* TASK ITEM
Beneath this task is a listing. Count its lines that contain "United" and answer with the number only.

====== MATERIAL FOR THIS TASK

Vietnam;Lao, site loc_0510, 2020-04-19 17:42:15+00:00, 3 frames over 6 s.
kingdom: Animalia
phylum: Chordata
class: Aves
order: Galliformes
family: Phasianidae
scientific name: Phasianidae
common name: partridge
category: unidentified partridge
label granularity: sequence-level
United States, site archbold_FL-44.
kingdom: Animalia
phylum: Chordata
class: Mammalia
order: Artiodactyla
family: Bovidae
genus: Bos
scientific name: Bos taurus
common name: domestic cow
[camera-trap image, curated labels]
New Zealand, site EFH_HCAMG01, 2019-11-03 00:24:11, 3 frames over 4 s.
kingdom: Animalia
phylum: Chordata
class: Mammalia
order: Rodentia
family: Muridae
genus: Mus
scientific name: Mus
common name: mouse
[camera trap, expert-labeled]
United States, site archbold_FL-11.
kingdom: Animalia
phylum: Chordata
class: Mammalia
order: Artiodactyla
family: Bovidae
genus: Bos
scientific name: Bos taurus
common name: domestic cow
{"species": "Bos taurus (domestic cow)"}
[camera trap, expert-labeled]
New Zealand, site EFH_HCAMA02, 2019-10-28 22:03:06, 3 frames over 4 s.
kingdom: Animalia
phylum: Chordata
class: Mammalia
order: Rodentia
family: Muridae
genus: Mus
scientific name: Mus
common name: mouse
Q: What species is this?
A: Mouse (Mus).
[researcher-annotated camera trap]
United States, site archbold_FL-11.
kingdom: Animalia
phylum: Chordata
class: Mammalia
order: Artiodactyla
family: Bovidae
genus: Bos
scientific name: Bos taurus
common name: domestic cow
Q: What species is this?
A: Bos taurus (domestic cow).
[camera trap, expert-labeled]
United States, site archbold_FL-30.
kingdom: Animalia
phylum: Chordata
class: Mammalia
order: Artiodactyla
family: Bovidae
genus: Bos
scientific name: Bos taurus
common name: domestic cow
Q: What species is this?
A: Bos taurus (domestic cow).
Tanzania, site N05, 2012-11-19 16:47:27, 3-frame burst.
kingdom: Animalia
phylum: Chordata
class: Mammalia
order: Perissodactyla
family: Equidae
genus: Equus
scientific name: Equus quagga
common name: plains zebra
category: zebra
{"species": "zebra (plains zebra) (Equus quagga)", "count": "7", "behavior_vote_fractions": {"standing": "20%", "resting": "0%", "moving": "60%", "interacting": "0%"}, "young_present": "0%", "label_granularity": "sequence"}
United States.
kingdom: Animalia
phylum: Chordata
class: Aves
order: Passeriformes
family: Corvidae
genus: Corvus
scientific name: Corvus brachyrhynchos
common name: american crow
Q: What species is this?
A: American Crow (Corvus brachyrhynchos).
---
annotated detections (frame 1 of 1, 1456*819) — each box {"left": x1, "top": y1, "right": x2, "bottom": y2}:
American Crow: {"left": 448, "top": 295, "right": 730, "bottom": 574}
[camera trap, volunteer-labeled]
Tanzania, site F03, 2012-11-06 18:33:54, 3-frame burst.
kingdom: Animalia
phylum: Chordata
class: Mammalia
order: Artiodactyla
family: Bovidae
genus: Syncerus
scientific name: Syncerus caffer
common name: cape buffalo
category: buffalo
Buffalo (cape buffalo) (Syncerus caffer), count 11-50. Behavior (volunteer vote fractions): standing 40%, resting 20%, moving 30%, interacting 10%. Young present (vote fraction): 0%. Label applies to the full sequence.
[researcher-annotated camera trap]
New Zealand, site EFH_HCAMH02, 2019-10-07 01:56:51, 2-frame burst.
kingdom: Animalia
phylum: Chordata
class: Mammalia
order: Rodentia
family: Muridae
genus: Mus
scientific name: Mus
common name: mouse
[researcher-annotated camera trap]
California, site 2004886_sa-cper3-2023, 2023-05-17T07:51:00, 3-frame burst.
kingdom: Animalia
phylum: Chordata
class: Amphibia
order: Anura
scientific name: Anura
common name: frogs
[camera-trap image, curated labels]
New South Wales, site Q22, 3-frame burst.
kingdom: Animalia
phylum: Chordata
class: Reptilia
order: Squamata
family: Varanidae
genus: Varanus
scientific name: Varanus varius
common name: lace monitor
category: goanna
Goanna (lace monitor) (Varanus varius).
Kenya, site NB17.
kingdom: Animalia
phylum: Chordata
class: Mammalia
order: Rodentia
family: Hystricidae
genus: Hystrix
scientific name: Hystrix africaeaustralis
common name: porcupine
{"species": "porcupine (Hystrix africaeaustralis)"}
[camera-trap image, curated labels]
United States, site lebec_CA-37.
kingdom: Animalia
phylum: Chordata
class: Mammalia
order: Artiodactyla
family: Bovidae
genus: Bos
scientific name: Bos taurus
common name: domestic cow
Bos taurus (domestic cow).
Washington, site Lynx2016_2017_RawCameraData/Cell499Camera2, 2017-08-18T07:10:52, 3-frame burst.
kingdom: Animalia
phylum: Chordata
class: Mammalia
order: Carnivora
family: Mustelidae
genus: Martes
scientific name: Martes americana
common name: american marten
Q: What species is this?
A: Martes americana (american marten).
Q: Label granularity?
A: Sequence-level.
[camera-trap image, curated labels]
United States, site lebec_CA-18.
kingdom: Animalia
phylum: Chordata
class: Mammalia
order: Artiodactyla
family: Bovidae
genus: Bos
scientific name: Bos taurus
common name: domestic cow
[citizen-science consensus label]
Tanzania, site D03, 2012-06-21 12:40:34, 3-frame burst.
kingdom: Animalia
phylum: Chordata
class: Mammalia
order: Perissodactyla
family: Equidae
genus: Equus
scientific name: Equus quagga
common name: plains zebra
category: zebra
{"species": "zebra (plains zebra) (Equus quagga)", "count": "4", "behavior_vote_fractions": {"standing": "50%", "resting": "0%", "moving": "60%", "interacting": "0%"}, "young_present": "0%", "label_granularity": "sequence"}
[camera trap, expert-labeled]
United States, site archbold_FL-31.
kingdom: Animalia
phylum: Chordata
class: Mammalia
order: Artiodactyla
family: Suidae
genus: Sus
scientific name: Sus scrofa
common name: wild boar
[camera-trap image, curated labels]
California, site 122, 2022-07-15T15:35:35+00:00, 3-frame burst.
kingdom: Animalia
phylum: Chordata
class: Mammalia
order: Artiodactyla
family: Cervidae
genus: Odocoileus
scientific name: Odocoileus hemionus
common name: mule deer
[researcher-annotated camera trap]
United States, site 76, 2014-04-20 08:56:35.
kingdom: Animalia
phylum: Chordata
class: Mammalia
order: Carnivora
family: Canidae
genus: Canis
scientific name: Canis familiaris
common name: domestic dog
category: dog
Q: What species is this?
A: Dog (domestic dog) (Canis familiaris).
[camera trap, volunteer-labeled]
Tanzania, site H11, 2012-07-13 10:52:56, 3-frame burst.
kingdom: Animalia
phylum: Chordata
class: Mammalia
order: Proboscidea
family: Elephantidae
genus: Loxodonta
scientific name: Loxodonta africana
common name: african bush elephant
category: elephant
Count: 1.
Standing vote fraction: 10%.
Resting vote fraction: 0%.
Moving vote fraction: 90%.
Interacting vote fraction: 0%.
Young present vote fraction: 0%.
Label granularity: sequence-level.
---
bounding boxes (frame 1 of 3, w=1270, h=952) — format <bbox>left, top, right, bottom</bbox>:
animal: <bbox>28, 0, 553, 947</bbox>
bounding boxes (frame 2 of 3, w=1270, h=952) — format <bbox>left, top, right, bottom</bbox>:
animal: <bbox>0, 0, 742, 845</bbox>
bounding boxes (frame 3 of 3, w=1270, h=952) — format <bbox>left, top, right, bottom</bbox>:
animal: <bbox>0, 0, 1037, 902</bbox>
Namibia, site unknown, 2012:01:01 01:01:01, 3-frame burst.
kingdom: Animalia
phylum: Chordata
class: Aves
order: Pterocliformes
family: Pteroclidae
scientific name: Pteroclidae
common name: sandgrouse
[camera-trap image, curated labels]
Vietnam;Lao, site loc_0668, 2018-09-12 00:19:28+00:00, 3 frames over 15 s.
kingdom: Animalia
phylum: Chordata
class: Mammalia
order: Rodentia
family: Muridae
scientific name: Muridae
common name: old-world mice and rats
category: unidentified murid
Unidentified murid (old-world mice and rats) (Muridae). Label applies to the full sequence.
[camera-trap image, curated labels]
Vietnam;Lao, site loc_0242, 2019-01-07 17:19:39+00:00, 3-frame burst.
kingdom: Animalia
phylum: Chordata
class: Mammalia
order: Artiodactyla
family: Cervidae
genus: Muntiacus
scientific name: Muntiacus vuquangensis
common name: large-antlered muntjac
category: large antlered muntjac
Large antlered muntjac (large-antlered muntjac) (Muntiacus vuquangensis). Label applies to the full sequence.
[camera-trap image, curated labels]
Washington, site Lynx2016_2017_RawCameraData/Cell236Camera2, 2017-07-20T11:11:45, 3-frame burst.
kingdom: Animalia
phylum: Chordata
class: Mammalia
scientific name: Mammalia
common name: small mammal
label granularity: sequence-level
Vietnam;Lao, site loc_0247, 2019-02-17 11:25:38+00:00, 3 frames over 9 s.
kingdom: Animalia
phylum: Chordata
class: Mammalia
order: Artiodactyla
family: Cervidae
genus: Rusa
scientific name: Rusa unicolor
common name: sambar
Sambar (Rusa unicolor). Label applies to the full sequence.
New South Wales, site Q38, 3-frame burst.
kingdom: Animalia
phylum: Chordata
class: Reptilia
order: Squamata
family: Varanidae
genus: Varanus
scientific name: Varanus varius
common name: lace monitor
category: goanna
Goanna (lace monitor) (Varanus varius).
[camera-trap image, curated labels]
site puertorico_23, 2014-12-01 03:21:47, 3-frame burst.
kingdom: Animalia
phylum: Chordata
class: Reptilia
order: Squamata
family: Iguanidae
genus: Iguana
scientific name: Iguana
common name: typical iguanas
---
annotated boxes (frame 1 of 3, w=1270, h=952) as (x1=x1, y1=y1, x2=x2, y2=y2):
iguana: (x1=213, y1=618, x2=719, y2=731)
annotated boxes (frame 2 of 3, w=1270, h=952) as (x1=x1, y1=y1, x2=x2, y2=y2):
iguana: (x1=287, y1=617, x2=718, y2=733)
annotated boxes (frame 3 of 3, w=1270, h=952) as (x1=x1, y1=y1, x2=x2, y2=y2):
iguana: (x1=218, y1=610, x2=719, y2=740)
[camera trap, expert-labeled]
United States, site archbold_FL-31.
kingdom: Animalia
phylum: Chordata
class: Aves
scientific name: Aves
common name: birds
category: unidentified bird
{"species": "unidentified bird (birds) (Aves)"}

============

* OUTPUT FOR THIS EXERCISE
10